Richard Nixon was a transformative president. He opened the gate to China, forged detente with the Soviet Union, took America out of Vietnam, abolished the military draft, completed the desegregation of schools, carried out reforms in welfare and environmental protection and saved Israel in the Yom Kippur War. But his presidency ended as a train wreck, with Nixon cast as a paranoid perpetrator, walking around the White House in his pajamas while talking to the portraits on the wall. His ignominious exit tarred his achievements for eternity.
Benjamin Netanyahu is now in danger of following in Nixon’s foul footpath. Even if one opposes his policies, there is no denying that Netanyahu has left a giant mark on Israel’s history, and, in his eyes, only for the better. During his twelve years as prime minister and two more in the Finance Ministry, Netanyahu stifled the Oslo Accords and strangled the two-state solution, privatized the Israeli economy but kept it stable, enhanced the role of settlers and undermined the rule of law, rebuffed Barack Obama and welcomed Donald Trump and a looming confrontation with Iran. In the process, Netanyahu has created a political coalition that currently looks invincible, just like the Republican Party did after Nixon adopted the “Southern Strategy” and wrested the white South away from the Democrats. Until the Watergate Affair exploded.
And while the 1972 break-in to the Democratic National Committee in Washington and White House efforts to block its probe form an immediate association with the 2016 Russian hacking of Democratic computers and Trump’s ongoing effort to sabotage its investigation, Nixon also claimed, like Netanyahu, that nothing will come out of Watergate because he did nothing wrong. He too was convinced that political rivals, prejudiced investigators and liberal journalists were making mountains out of a molehill in order to eject him from office. He too enjoyed the support of blind followers and village idiots who believed in his conspiracy theories until the bitter end. He too bunkered down in his office despite the incriminating writing that was already on its walls, thus forfeiting the opportunity to quit his post with dignity.
And while comparisons to Trump are widespread and justified, Nixon’s personality provides a better guide to Netanyahu’s behavior, and not from today. Twenty years ago, if I may cite myself, I wrote that Nixon, like Netanyahu, was the son of a rigid father who felt deprived, grew up in the shadow of promising elder brothers who died, lived a Spartan lifestyle and excelled at his studies, felt like an outsider in hostile surroundings, achieved political success at an early age and built himself as a crusader against traitorous leftists, in his case Communists. Nixon too was blessed with enormous ambition, a keen mind and sharp political instincts that took him to the very top, despite the humiliating setbacks he suffered along the way.

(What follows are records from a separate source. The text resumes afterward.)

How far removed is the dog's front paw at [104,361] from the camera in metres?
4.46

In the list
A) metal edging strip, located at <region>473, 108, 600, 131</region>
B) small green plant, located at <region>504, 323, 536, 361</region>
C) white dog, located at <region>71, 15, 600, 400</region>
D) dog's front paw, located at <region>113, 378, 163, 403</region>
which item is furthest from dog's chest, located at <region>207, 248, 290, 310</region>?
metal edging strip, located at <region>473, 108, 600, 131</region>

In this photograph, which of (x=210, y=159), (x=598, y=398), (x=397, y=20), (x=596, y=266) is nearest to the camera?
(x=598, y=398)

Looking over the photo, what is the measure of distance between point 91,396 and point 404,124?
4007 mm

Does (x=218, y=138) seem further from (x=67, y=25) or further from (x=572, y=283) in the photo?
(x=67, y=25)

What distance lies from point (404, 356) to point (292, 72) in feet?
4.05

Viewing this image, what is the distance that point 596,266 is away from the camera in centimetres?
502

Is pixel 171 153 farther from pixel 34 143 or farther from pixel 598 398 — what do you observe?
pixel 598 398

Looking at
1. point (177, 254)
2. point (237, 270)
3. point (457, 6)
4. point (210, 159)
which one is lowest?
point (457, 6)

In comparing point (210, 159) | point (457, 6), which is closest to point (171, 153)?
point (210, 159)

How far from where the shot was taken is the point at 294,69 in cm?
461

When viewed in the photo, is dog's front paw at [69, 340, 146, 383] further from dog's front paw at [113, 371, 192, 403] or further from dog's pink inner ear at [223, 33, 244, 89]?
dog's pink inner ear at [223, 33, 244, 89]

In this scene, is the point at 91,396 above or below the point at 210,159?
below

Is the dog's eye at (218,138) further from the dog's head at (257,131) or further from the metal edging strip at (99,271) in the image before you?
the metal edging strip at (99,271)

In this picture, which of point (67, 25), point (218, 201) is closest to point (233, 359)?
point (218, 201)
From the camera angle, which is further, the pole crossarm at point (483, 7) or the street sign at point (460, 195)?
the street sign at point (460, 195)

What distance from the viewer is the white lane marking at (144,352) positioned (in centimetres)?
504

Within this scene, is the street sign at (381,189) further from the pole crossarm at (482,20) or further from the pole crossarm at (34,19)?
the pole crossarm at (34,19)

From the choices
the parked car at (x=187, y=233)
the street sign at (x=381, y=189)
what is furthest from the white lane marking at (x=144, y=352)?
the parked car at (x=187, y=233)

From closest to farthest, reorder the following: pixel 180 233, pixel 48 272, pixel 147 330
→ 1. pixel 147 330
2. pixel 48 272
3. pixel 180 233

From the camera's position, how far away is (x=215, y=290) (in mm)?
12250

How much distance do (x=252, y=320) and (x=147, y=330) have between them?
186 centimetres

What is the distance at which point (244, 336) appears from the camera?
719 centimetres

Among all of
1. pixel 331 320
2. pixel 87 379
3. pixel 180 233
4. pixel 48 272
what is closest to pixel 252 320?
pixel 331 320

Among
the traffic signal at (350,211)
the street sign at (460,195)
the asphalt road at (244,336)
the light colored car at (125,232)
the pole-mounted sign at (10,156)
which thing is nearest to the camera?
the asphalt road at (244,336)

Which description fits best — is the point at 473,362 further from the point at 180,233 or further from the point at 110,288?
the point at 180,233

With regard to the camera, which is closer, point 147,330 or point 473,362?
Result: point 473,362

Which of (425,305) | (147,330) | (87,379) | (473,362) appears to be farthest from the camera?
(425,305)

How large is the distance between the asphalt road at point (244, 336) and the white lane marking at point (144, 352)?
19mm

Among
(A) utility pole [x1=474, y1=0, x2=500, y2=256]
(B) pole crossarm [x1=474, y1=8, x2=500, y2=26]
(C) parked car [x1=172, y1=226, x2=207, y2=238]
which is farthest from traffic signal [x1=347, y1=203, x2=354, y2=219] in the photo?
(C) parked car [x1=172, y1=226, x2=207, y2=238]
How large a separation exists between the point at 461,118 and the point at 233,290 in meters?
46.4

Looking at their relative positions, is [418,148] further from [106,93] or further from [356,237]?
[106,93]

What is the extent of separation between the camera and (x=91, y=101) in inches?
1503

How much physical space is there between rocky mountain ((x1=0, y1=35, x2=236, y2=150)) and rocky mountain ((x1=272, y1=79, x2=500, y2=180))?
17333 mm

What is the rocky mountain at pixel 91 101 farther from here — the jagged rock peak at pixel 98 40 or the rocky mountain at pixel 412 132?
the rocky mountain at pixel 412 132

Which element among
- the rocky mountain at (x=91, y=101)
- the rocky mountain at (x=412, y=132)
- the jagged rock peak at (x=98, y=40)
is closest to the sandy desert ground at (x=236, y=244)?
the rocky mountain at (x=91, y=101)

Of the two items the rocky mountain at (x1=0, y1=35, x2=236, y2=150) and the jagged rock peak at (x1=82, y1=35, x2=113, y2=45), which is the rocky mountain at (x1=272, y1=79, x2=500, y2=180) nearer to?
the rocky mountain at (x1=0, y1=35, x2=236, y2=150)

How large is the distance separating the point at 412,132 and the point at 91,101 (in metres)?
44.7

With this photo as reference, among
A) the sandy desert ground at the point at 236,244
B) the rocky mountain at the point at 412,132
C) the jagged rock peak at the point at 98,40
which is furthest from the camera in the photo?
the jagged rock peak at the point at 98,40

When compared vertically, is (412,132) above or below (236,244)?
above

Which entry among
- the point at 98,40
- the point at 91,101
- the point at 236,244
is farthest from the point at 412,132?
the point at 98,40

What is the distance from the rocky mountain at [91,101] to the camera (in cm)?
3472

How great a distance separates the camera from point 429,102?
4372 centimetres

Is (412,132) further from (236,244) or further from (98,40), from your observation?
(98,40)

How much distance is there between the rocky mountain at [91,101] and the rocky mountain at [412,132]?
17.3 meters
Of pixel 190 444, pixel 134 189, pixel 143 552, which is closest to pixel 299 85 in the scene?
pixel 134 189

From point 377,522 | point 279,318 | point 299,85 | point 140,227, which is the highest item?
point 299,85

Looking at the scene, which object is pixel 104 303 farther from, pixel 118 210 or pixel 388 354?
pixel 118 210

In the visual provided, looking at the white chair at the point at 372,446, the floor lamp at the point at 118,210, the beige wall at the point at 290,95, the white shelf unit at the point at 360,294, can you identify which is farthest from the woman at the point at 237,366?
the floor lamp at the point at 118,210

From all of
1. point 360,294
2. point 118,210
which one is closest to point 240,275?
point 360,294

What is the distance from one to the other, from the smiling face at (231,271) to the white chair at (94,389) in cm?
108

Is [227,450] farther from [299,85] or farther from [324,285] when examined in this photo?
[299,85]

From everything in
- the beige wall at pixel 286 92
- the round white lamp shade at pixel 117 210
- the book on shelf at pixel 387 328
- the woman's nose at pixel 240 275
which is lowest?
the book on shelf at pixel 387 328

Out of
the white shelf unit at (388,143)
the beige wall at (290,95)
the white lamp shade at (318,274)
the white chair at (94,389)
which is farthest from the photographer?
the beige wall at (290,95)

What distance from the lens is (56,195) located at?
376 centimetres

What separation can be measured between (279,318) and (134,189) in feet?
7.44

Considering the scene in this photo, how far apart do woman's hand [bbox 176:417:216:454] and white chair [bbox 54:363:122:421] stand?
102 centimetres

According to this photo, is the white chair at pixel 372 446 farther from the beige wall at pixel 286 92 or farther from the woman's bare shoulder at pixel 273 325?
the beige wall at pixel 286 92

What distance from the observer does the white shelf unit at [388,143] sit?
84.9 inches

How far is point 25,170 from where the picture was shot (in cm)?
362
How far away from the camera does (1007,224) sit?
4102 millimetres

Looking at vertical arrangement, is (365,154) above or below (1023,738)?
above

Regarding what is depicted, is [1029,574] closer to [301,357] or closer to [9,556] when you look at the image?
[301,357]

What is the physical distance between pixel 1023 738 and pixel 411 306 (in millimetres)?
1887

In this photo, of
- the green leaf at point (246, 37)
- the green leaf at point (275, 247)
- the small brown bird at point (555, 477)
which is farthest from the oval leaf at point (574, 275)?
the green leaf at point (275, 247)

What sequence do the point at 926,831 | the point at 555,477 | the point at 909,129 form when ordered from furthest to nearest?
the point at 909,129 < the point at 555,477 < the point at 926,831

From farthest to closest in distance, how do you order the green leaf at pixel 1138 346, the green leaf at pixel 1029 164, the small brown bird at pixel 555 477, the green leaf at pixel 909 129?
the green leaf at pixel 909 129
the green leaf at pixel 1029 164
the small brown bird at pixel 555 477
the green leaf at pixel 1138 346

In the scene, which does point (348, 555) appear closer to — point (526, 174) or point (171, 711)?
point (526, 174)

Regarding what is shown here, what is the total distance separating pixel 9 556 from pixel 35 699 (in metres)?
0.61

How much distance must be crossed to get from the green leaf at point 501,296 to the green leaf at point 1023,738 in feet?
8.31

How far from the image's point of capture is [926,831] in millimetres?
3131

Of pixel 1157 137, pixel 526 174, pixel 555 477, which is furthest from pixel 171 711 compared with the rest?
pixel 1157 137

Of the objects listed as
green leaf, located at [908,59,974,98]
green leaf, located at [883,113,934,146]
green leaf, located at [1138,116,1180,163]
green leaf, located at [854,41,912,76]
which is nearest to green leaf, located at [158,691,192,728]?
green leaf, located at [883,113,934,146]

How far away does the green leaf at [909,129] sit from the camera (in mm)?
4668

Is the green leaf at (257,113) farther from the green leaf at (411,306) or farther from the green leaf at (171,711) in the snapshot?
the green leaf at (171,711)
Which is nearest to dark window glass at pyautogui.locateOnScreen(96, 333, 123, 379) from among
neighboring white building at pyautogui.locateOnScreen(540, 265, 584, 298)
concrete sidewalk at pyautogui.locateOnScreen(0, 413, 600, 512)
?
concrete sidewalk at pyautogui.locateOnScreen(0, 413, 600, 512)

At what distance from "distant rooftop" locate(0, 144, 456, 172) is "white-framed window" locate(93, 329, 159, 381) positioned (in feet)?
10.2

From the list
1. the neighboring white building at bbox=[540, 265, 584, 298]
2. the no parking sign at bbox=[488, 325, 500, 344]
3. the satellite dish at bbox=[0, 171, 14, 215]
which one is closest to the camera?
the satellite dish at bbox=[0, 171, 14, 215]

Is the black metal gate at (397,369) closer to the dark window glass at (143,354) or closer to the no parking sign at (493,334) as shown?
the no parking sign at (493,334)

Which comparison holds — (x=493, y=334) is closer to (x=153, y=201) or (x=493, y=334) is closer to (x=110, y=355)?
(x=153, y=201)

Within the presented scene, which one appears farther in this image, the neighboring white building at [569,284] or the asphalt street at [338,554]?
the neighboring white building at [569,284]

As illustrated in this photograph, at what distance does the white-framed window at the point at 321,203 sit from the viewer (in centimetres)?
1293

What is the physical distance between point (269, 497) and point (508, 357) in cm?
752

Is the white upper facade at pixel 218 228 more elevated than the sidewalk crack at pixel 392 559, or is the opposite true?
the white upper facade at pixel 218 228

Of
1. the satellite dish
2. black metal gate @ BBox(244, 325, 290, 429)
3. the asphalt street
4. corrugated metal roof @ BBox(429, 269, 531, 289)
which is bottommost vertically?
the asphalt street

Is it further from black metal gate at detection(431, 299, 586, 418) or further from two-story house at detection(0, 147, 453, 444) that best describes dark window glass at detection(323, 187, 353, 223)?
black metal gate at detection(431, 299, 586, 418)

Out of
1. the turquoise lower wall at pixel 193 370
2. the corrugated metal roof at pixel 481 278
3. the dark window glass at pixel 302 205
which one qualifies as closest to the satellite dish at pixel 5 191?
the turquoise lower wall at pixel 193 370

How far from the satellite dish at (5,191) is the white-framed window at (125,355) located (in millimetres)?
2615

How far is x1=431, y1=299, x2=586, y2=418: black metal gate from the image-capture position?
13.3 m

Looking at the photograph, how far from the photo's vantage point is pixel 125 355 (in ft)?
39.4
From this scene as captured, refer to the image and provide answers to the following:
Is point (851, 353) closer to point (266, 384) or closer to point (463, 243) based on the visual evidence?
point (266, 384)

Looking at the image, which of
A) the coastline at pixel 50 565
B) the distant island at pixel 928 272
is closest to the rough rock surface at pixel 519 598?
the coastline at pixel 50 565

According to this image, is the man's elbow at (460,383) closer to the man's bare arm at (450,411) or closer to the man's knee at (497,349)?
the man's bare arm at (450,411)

Their shared tragedy was that success, spectacular as it was, did nothing to mitigate the paranoia and self-victimization they grew up with or to curtail their lust for revenge or to diminish their tendency to see a plot in every corner or to enhance their ability to account for their own failings. As a result of all these, they lost their capacity to discern looming personal and political calamities and to avert them in time.
Even if he remains prime minister, Netanyahu is now gingerly marching in what the late Ariel Sharon liked to describe as the corales, the steer’s last trail before the slaughter from which there is no escape. He is on his way to a Nixonian end. Every time he attacks his investigators, diminishes the severity of his known misdeeds and refuses to accept any responsibility for his actions, Netanyahu’s image in Israeli public opinion, including many on the right, is entrenched as a compulsive crook who is clinging to his prime ministerial bedposts. If he continues on his present path, this is how Netanyahu will go down in history as well, with his achievements consigned to oblivion.